[BEGIN AVAILABLE RECORDS]

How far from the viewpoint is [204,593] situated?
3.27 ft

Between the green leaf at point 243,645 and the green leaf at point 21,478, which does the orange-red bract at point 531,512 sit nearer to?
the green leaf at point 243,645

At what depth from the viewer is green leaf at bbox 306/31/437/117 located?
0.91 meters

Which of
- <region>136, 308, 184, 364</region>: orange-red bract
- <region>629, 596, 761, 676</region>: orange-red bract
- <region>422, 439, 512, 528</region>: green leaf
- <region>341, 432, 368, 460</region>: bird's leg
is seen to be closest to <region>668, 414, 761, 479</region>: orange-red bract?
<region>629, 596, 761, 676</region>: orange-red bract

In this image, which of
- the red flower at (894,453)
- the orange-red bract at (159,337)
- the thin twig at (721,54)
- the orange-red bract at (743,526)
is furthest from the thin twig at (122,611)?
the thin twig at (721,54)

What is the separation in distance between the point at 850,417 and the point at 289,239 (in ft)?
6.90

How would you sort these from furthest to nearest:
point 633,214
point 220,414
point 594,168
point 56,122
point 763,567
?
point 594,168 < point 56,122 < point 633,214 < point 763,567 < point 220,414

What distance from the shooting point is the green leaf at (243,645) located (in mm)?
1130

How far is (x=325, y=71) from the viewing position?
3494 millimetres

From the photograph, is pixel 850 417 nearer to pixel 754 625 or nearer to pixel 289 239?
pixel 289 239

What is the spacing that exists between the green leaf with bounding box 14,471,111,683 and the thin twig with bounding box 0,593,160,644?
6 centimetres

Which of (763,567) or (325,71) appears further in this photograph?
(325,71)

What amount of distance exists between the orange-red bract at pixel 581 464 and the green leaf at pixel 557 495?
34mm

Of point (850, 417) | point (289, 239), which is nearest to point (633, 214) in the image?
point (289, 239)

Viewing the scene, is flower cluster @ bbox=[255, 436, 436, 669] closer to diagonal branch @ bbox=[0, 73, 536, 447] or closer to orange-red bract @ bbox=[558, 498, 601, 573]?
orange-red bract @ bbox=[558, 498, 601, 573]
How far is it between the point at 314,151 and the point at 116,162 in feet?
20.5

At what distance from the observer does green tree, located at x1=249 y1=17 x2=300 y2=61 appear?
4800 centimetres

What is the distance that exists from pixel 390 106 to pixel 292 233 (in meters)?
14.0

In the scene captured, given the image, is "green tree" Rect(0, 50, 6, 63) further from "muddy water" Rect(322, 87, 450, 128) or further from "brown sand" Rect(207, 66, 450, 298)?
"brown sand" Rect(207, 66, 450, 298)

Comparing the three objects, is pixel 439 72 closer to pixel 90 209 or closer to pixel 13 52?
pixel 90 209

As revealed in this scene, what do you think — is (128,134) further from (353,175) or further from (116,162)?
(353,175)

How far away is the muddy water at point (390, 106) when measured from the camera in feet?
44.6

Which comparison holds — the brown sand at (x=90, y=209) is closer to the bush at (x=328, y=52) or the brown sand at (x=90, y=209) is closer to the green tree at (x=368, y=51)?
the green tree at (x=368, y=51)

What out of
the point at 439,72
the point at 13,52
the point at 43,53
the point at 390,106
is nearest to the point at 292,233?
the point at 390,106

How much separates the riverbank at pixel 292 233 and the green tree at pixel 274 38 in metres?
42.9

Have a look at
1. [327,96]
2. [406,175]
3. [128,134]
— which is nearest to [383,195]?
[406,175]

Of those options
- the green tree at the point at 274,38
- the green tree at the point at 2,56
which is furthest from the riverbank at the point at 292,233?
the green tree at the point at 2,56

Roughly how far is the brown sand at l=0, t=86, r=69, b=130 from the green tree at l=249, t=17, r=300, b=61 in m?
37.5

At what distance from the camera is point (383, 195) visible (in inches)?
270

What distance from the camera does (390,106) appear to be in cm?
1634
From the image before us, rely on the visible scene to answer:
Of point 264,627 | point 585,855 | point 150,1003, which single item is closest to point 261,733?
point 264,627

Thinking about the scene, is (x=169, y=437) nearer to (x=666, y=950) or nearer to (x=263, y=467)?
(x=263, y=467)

[END AVAILABLE RECORDS]

§ **OBJECTIVE**
Transcribe the material above word for word.

§ **OUTPUT**
How far from the viewpoint is [204,593] situated?
3.27 ft

Between the green leaf at point 243,645 and the green leaf at point 21,478, which does the orange-red bract at point 531,512 sit nearer to?
the green leaf at point 243,645

At what depth from the viewer is green leaf at bbox 306/31/437/117 located?
0.91 meters

Which of
- <region>136, 308, 184, 364</region>: orange-red bract
- <region>629, 596, 761, 676</region>: orange-red bract
- <region>422, 439, 512, 528</region>: green leaf
- <region>341, 432, 368, 460</region>: bird's leg
is seen to be closest to <region>668, 414, 761, 479</region>: orange-red bract?
<region>629, 596, 761, 676</region>: orange-red bract

In this image, which of
- the red flower at (894,453)
- the orange-red bract at (159,337)
- the thin twig at (721,54)
- the orange-red bract at (743,526)
is furthest from the thin twig at (122,611)?
the thin twig at (721,54)

What is the separation in distance between the point at 850,417 and the point at 289,239 (in ft)?
6.90

How would you sort these from furthest to nearest:
point 633,214
point 220,414
point 594,168
point 56,122
point 763,567
?
point 594,168 < point 56,122 < point 633,214 < point 763,567 < point 220,414

What distance from the shooting point is the green leaf at (243,645) located (in mm)?
1130

How far is (x=325, y=71) from the viewing position?
3494 millimetres

From the photograph, is pixel 850 417 nearer to pixel 754 625 or nearer to pixel 289 239?
pixel 289 239

What is the spacing that exists between the green leaf with bounding box 14,471,111,683 and the thin twig with bounding box 0,593,160,644?
6 centimetres

Which of (763,567) or (325,71) appears further in this photograph?
(325,71)

What amount of distance exists between the orange-red bract at pixel 581 464 and the green leaf at pixel 557 495?
34mm

Of point (850, 417) | point (289, 239), which is nearest to point (633, 214) in the image?
point (289, 239)

Viewing the scene, is flower cluster @ bbox=[255, 436, 436, 669] closer to diagonal branch @ bbox=[0, 73, 536, 447] or closer to orange-red bract @ bbox=[558, 498, 601, 573]?
orange-red bract @ bbox=[558, 498, 601, 573]
How far is it between the point at 314,151 and the point at 116,162 in feet?
20.5

At what distance from the observer does green tree, located at x1=249 y1=17 x2=300 y2=61 appear?
4800 centimetres

What is the distance that exists from pixel 390 106 to pixel 292 233 (in meters)?
14.0

In the scene captured, given the image, is "green tree" Rect(0, 50, 6, 63) further from "muddy water" Rect(322, 87, 450, 128) or further from "brown sand" Rect(207, 66, 450, 298)?
"brown sand" Rect(207, 66, 450, 298)

Comparing the three objects, is pixel 439 72 closer to pixel 90 209 or closer to pixel 13 52?
pixel 90 209

As revealed in this scene, what do you think — is (128,134) further from (353,175) or further from (116,162)?
(353,175)

How far away is the muddy water at point (390, 106) when measured from the camera in feet?
44.6

Which comparison holds — the brown sand at (x=90, y=209) is closer to the bush at (x=328, y=52) or the brown sand at (x=90, y=209) is closer to the green tree at (x=368, y=51)?
the green tree at (x=368, y=51)

What out of
the point at 439,72
the point at 13,52
the point at 43,53
the point at 390,106
is nearest to the point at 292,233?
the point at 390,106

How much separates the riverbank at pixel 292 233 and the green tree at pixel 274 38 in metres?
42.9

Have a look at
1. [327,96]
2. [406,175]
3. [128,134]
— which is nearest to [383,195]?
[406,175]

Of those options
- the green tree at the point at 274,38
- the green tree at the point at 2,56
which is furthest from the riverbank at the point at 292,233?
the green tree at the point at 2,56

Roughly how far is the brown sand at l=0, t=86, r=69, b=130 from the green tree at l=249, t=17, r=300, b=61 in m?
37.5

At what distance from the camera is point (383, 195) visible (in inches)?
270

What distance from the camera does (390,106) appear to be in cm?
1634
From the image before us, rely on the visible scene to answer:
Of point 264,627 | point 585,855 | point 150,1003, which single item is closest to point 261,733?
point 264,627

Thinking about the scene, is (x=169, y=437) nearer to (x=666, y=950) or nearer to (x=263, y=467)?
(x=263, y=467)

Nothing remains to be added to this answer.